EXTRACT:
================================

Nevada Gov. Steve Sisolak restates opposition to Yucca Mountain restart plan | NevadaAppeal.com

Nevada Gov. Steve Sisolak restates opposition to Yucca Mountain restart plan

People leave the south portal of Yucca Mountain during a congressional tour on July 14, 2018, near Mercury.
John Locher/AP | AP

In a sharply worded letter to the chairman and ranking member of the House Energy and Commerce Committee, Gov. Steve Sisolak has again stated his and Nevada’s complete opposition to any plans to restart the licensing of Yucca Mountain.

“My position and that of the state of Nevada remains identical to the position of Nevada’s past five governments,” the letter says. “I am totally opposed to any legislative effort to restart the Yucca Mountain project.”

He said this latest piece of legislation, “would seriously weaken Nevada’s current due process rights to challenge documented safety concerns and adverse environmental impacts in the legally-mandated licensing proceeding.”

The result, he said, will be to waste billions of additional ratepayer and taxpayer dollars in an attempt to, “force an unsafe site on an unwilling state.”

“The proposed legislation only exacerbates the erosion of trust and confidence caused by the federal government’s recent secret shipments of weapons-grade plutonium into our state,” Sisolak wrote.

He said he intends to keep his promise to Nevadans not one ounce of nuclear waste will be delivered to Yucca Mountain while he’s governor.

The letter was sent to committee Chairman Frank Pallone, D-New Jersey, and Ranking member Greg Walden, R-Oregon, ahead of Thursday’s Subcommittee on Environment and Climate Change.

================================

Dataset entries
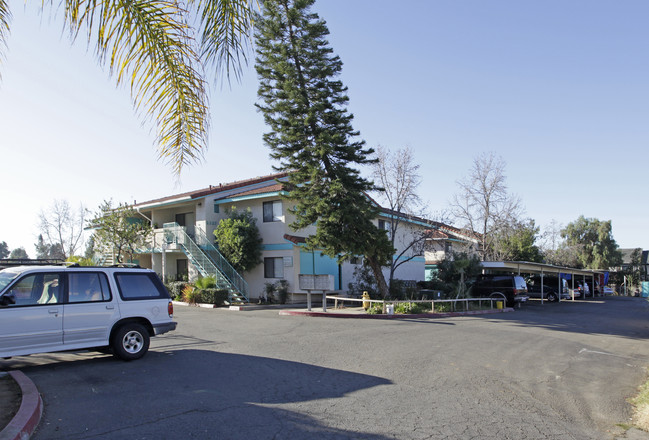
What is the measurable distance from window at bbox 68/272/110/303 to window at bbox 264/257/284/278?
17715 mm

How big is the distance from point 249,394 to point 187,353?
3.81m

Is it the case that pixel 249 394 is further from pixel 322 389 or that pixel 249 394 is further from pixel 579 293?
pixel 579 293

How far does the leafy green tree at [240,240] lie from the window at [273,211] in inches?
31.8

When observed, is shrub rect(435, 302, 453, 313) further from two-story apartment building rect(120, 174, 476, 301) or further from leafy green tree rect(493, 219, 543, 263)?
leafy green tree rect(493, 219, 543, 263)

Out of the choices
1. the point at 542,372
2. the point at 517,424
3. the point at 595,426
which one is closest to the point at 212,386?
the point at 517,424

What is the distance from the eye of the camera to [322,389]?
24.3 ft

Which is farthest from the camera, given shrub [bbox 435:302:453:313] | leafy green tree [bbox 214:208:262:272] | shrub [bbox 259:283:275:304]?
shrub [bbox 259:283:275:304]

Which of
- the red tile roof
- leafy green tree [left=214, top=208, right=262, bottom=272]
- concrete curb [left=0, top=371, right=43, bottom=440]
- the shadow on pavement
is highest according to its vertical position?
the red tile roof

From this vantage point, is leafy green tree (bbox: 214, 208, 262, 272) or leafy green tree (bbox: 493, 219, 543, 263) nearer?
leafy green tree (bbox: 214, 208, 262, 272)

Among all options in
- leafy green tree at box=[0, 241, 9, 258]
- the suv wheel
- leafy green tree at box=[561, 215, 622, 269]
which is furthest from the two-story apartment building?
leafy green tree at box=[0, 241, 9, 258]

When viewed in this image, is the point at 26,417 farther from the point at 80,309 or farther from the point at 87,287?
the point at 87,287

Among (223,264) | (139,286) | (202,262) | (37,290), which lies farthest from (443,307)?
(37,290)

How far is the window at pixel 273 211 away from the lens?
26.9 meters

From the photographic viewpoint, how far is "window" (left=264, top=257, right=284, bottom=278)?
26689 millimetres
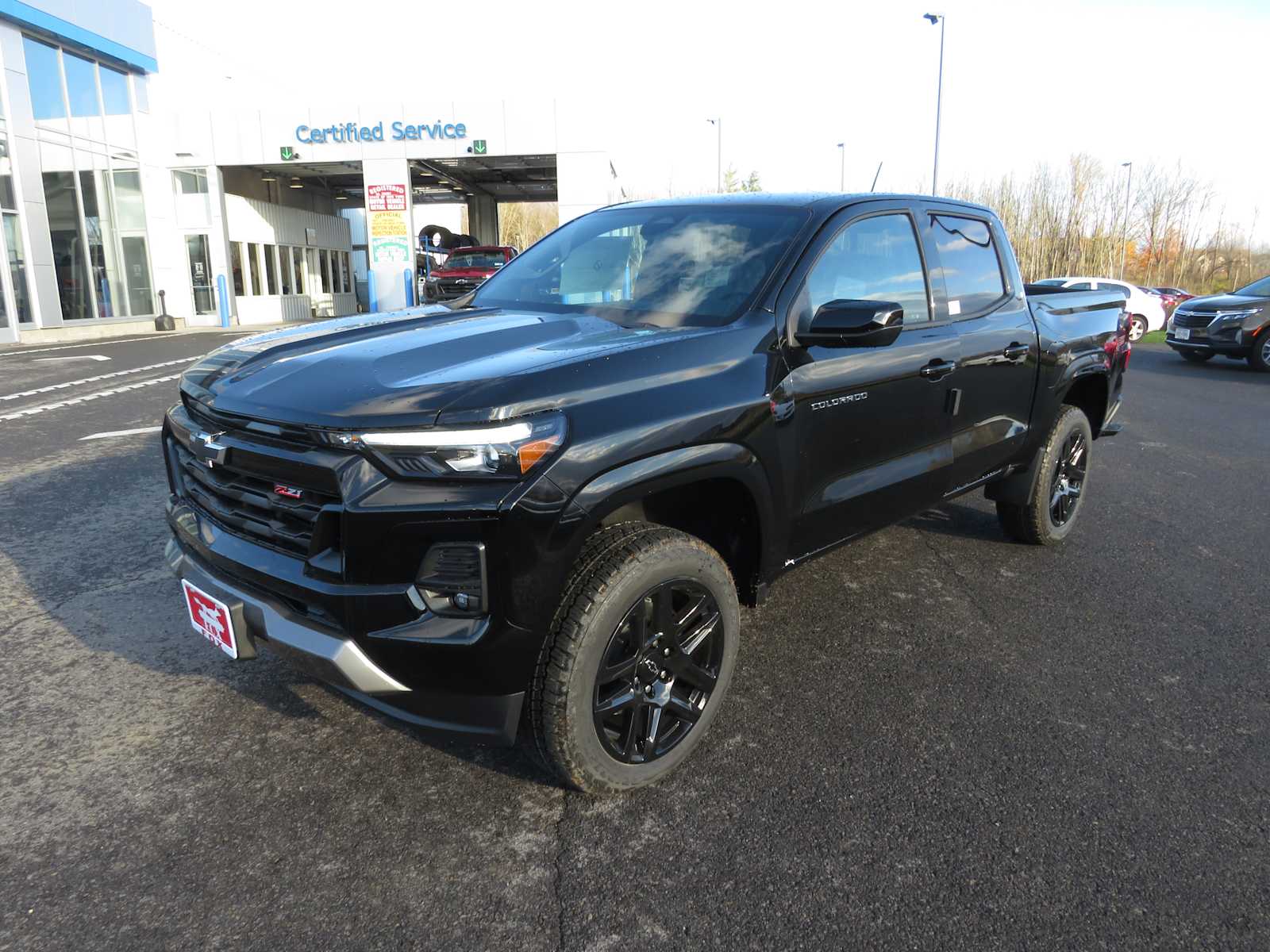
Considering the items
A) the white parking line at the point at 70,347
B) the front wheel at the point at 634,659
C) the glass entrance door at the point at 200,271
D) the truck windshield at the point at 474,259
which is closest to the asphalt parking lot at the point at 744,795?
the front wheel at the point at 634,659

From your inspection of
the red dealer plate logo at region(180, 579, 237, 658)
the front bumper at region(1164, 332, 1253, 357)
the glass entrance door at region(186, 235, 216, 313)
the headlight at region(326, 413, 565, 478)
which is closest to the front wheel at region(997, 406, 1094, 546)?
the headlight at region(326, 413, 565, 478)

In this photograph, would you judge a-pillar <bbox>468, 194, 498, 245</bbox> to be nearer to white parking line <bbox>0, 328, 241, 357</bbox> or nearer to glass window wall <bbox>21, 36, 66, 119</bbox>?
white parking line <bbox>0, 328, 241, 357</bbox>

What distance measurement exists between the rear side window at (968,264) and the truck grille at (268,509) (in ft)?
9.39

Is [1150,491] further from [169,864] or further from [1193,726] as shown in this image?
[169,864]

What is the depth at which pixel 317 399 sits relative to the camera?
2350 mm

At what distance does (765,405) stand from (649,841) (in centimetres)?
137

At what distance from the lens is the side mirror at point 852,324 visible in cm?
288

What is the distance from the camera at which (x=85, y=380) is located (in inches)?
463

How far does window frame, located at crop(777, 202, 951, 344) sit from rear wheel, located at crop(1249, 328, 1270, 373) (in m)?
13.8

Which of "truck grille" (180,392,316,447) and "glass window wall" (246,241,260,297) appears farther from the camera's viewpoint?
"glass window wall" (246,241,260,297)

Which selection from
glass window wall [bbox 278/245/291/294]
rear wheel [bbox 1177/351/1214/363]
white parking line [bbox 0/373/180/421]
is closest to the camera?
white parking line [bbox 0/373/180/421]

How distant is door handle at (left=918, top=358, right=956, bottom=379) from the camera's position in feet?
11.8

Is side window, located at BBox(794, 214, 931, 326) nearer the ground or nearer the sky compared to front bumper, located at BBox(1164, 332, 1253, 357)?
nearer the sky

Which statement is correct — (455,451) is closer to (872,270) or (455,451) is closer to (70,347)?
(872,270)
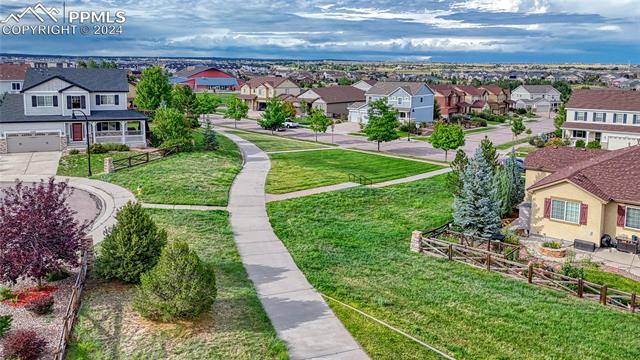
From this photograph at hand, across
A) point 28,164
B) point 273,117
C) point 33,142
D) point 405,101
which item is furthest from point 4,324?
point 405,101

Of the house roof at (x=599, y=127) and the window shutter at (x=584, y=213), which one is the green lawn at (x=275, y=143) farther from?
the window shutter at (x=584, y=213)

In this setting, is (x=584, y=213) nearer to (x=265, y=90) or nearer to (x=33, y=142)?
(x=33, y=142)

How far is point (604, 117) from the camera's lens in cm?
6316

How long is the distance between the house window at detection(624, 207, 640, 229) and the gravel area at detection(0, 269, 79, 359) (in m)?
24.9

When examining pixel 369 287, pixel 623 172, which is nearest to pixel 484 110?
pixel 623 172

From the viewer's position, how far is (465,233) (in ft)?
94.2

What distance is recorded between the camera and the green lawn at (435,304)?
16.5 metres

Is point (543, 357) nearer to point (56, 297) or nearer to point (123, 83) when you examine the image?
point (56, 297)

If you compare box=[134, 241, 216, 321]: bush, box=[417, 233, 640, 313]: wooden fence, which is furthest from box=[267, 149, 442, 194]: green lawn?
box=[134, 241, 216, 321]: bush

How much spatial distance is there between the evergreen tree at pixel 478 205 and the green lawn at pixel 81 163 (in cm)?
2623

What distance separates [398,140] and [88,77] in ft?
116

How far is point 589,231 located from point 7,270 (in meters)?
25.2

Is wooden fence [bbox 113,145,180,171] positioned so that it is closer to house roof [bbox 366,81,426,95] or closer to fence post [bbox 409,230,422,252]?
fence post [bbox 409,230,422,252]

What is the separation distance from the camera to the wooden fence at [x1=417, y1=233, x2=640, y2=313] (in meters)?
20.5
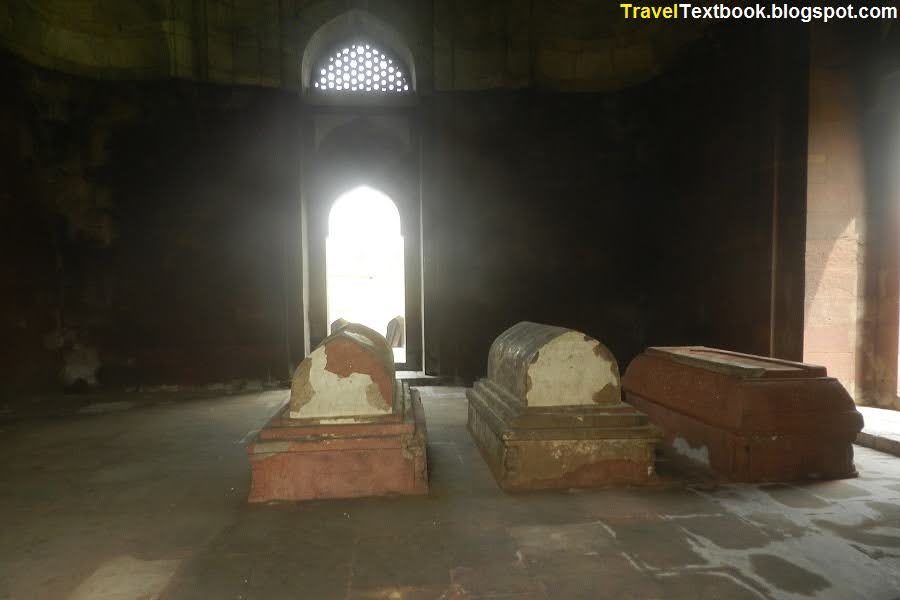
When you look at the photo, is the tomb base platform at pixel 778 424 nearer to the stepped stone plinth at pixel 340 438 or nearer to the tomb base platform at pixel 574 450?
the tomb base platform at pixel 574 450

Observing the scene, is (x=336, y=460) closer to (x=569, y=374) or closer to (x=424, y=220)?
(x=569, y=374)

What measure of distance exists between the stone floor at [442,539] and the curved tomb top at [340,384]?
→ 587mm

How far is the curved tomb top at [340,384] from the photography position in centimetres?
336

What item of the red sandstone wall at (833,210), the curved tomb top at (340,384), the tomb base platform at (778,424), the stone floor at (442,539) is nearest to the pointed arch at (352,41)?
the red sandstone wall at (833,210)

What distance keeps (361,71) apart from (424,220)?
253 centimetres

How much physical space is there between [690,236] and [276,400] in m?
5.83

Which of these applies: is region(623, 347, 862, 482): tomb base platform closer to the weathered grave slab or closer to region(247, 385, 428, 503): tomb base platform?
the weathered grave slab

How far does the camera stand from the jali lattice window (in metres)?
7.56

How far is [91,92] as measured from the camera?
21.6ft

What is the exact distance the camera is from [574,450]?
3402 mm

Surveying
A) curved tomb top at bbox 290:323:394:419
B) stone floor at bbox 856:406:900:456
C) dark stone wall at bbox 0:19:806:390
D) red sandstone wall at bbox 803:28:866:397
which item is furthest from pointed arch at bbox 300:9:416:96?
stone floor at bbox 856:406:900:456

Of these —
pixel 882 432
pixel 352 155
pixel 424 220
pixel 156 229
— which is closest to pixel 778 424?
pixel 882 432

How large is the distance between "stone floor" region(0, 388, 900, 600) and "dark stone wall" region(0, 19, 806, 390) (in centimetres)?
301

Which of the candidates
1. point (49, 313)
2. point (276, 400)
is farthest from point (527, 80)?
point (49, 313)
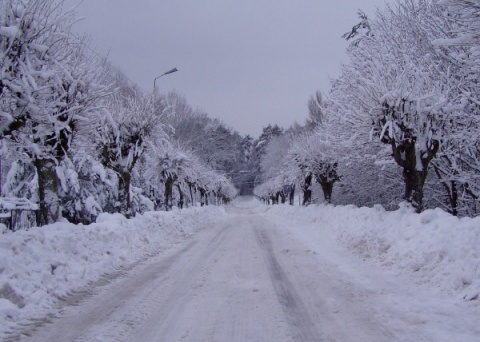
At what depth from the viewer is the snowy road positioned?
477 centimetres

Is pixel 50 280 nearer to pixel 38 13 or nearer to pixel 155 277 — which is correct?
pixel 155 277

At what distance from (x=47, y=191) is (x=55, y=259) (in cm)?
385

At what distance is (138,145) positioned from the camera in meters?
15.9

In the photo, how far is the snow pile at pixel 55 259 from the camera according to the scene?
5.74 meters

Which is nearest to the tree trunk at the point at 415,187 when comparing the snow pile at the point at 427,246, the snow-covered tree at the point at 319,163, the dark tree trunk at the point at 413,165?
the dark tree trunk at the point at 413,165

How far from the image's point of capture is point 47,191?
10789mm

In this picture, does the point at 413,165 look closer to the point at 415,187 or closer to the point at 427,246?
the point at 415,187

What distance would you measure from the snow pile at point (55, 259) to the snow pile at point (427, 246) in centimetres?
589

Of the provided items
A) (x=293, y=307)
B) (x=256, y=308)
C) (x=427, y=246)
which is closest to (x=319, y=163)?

================================

Could you revise the Yucca Mountain article from "In a sharply" through "of Yucca Mountain.", changing "sharply worded" to "strongly worded"?

EXERCISE SOLUTION:
In a strongly worded letter to the chairman and ranking member of the House Energy and Commerce Committee, Gov. Steve Sisolak has again stated his and Nevada’s complete opposition to any plans to restart the licensing of Yucca Mountain.